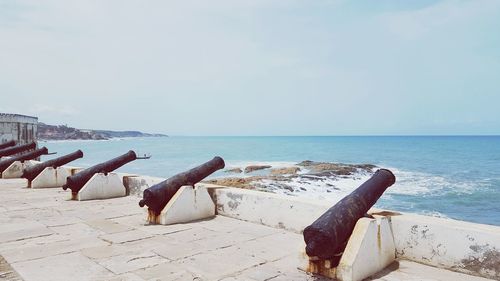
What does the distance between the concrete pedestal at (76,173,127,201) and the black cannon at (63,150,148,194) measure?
111 millimetres

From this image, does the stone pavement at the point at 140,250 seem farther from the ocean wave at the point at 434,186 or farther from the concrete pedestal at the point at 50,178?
the ocean wave at the point at 434,186

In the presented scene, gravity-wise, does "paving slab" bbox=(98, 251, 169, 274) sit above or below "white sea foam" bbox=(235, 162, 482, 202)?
above

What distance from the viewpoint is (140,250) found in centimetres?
436

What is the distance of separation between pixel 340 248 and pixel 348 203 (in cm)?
43

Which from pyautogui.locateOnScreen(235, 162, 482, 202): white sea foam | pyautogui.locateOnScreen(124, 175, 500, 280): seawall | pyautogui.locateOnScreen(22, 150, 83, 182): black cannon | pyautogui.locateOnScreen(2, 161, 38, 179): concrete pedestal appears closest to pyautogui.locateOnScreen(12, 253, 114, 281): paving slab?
pyautogui.locateOnScreen(124, 175, 500, 280): seawall

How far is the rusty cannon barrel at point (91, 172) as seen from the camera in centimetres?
776

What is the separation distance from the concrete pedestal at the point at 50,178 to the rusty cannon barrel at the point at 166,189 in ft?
17.5

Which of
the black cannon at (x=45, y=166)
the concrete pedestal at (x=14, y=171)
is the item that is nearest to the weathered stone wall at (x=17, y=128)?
the concrete pedestal at (x=14, y=171)

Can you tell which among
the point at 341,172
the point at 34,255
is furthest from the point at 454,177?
the point at 34,255

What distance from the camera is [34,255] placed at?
166 inches

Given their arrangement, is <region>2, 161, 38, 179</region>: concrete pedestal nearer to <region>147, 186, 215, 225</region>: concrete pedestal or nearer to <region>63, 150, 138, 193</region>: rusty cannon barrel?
<region>63, 150, 138, 193</region>: rusty cannon barrel

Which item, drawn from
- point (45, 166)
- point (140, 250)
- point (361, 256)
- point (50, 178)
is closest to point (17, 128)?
point (45, 166)

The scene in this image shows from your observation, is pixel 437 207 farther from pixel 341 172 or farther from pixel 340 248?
pixel 340 248

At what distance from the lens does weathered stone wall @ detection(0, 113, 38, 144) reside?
19.3 meters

§ **To do**
Transcribe word for word the lines above, starting with the line that contains "What distance from the camera" and continuing through the final line of the lines, with both ends included.

§ **Correct answer**
What distance from the camera is [34,255] placed at?
166 inches

Given their arrangement, is <region>2, 161, 38, 179</region>: concrete pedestal nearer to <region>147, 186, 215, 225</region>: concrete pedestal or nearer to <region>63, 150, 138, 193</region>: rusty cannon barrel?
<region>63, 150, 138, 193</region>: rusty cannon barrel

Which item, drawn from
- point (45, 166)
- point (140, 250)
- point (361, 256)
- point (50, 178)
is closest to point (17, 128)?
point (45, 166)

The scene in this image shows from your observation, is pixel 437 207 farther from pixel 341 172 or farther from pixel 340 248?
pixel 340 248

At what distance from the lens does weathered stone wall @ detection(0, 113, 38, 144) reside?
19.3 meters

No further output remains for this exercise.